▶ **PASSAGE CITÉ**:

::::

La femme qui a perdu un pièce d’argent va avoir une fin de mois difficile…

Marc
Oui mais bon elle va peut-être quand même s’en sortir ! c’est quand même pas dramatique…
Et je n’arrive pas à comprendre le berger !!! si un mouton sur cent bêtes est perdu… il faut pas en faire tout un foin… c’est inévitable ! Il y a toujours du déchet ! Il pourrait mettre ce mouton sur le compte des pertes collatérales… Et puis on pourrait même abandonner ce mouton imprudent, cette chèvre de M. Seguin, cet individualiste incapable de mesurer les conséquences de son choix comme le plus jeune des fils de la dernière parabole !  En fait si le mouton s’est perdu eh bien tant pis pour lui ! ou pis encore « bien fait pour lui ! » Il n’avait qu’à rester tranquillement dans le troupeau ! Maintenant… c’est son problème !

Nelleke
Mais, ma parole, Marc on croirait entendre un Pharisien en train de juger ? … C’est la faute au mouton s’il s’est perdu, c’est la faute à la femme incapable de tenir sa maison en ordre si elle a perdu son argent…  Le mouton s’est peut-être juste égaré … c’est peut-être juste un rêveur… Il doit vivre sa vie…  Et même,  j’aime bien ce mouton qui ne veut pas être une brebis bêlante… et adopter un comportement moutonnier…  Et cette femme qui a une maison en désordre, peut-elle qu’elle a envie de faire autre chose de sa vie que de tenir un ménage…

Marc
Quoiqu’il en soit, le berger lui, fait une fixation ! il est obsédé par la bête qui manque ! Mais il devrait aller voir un psy… car franchement ce n’est pas raisonnable de laisser sans surveillance et sans protection les 99 autres moutons dans le désert pour aller à la recherche de celui qui est perdu…

Nelleke
Peut-être qu’on voit ces évènements avec notre mentalité de consommateurs gavés… un mouton de plus ou de moins sur cent, ce n’est pas grave. Avec notre système d’assurance on est habitué à calculer les risques et les pertes… A l’époque de Jésus, c’était sûrement différent… le berger doit rendre des comptes au propriétaire et la femme a besoin de toutes ses ressources…
Pourtant, avec la progression observée dans ces trois paraboles, c’est comme si Jésus voulait prévenir ce raisonnement de l’homme moderne… et de ses interlocuteurs, des ces Pharisiens et de ces scribes qui pouvaient parfaitement imaginer que des gens se perdent sans que cela ne les touche.

::::

(Extrait d’un jeu de données)
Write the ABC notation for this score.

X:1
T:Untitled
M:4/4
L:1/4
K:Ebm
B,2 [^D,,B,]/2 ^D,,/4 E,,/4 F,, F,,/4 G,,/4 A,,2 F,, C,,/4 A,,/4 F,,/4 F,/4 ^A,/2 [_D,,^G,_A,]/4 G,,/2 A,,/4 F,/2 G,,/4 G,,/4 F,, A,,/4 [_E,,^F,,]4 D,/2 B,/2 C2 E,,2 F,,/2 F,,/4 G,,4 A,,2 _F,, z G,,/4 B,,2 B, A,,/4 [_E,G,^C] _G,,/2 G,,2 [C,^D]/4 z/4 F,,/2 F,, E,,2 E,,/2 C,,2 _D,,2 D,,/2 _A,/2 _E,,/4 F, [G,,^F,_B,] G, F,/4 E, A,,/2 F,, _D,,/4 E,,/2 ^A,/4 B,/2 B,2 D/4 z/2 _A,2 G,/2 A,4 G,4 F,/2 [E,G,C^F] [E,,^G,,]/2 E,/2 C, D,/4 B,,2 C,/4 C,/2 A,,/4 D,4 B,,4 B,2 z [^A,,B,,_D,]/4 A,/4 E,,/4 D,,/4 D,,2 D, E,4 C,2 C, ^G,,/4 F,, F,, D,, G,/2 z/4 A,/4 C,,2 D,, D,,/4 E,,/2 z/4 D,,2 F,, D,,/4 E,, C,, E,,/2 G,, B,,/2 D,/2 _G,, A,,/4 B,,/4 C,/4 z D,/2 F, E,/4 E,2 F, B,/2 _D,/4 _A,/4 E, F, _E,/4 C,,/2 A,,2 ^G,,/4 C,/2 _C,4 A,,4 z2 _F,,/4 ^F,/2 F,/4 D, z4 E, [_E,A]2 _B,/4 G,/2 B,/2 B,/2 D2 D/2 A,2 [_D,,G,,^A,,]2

::::

▶ **CONSIGNE A**:
Indiquez si chacune des affirmations suivantes concorde avec le dialogue sur les paraboles, en répondant par oui ou par non et en citant les mots décisifs du dialogue : (i) Marc estime raisonnable que le berger laisse les 99 autres moutons pour chercher celui qui est perdu ; (ii) Nelleke avance qu’à l’époque de Jésus, le berger devait rendre des comptes au propriétaire ; (iii) Nelleke compare les propos de Marc à ceux d’un Pharisien.
▶ **CONSIGNE B**:
Reprenez le dialogue sur les paraboles à la suite de sa dernière phrase, dans le même ton et sous la même forme d’échange.

▶ **RÉPONSE A**:
(i) Non : « ce n’est pas raisonnable de laisser sans surveillance et sans protection les 99 autres moutons dans le désert pour aller à la recherche de celui qui est perdu ».
(ii) Oui : « le berger doit rendre des comptes au propriétaire ».
(iii) Oui : « on croirait entendre un Pharisien en train de juger ».

▶ **RÉPONSE B**:
Marc  
Tu veux dire que Jésus nous conduit aussi sûrement qu’un berger à changer notre regard sur le monde et sur Dieu? Pour un berger, perdre un mouton ce serait tout perdre ? Exactement comme le père qui perd un fils ?

Nelleke
Oui, la dernière parabole, celle du fils perdu, nous permet de nous rendre compte de la valeur de ce qui est perdu. Perdre un fils, c’est insuportable! et on peut comprendre l’obsession du Père,  - non en fait ce n’est pas de l’obsession, mais de la passion. On comprend que le Père est mu par l’amour, et non le calcul !

Marc
En fait Jésus nous invite à passer de la statistique (1 sur 100 ; 1 sur 10 ; 1 sur 2 ) à la compréhension d’un Dieu d’amour pour qui chaque être est unique et précieux !
Le Dieu de Jésus ne peut pas se contenter d’être le Dieu des  « gens bien » des vertueux, des gens qui ont la juste et bonne religion, aujourd’hui on pourrait dire le Dieu des chrétiens.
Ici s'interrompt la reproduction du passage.